- **GOAL OF THE EXERCISE**
In your copy, reproduce each entry exactly and include no picture.

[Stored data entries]
★ ★ ★

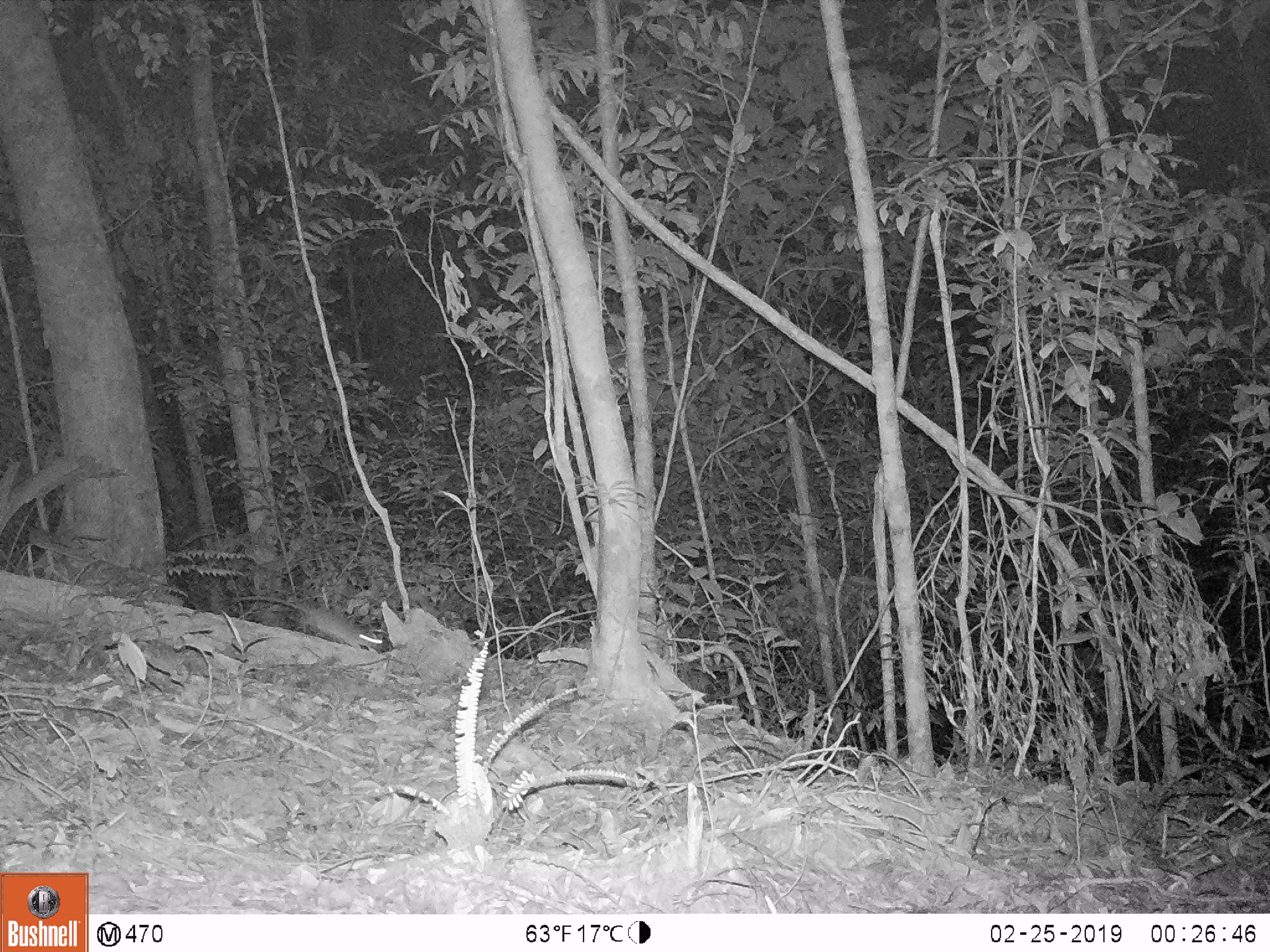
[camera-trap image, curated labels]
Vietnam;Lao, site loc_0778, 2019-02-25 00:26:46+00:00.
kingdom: Animalia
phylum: Chordata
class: Mammalia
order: Rodentia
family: Muridae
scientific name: Muridae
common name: old-world mice and rats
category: unidentified murid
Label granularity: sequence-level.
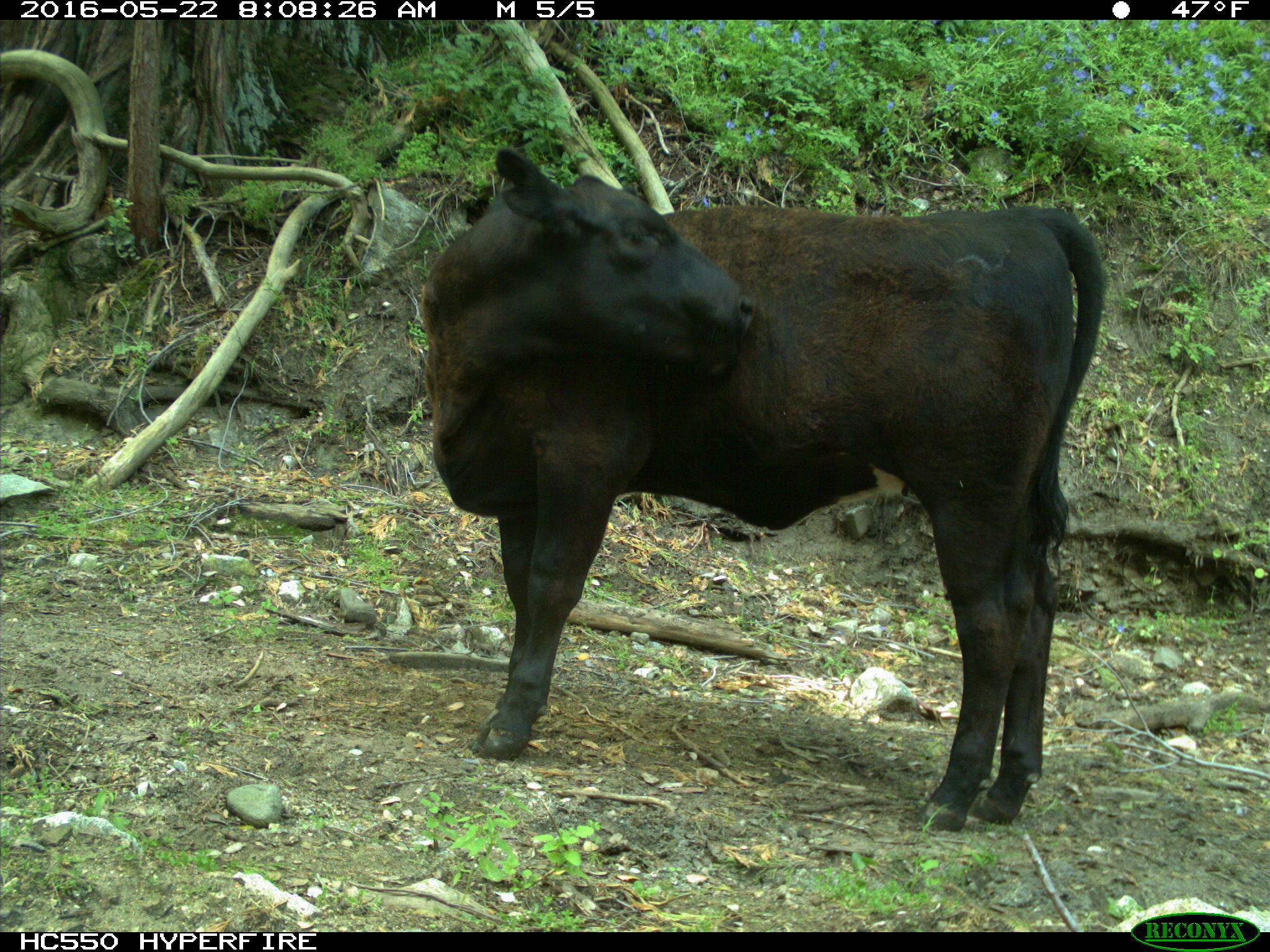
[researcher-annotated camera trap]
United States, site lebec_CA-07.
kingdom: Animalia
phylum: Chordata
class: Mammalia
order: Artiodactyla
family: Bovidae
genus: Bos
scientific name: Bos taurus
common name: domestic cow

★ ★ ★

- **SOLUTION TO THE EXERCISE**
[camera-trap image, curated labels]
Vietnam;Lao, site loc_0778, 2019-02-25 00:26:46+00:00.
kingdom: Animalia
phylum: Chordata
class: Mammalia
order: Rodentia
family: Muridae
scientific name: Muridae
common name: old-world mice and rats
category: unidentified murid
Label granularity: sequence-level.
[researcher-annotated camera trap]
United States, site lebec_CA-07.
kingdom: Animalia
phylum: Chordata
class: Mammalia
order: Artiodactyla
family: Bovidae
genus: Bos
scientific name: Bos taurus
common name: domestic cow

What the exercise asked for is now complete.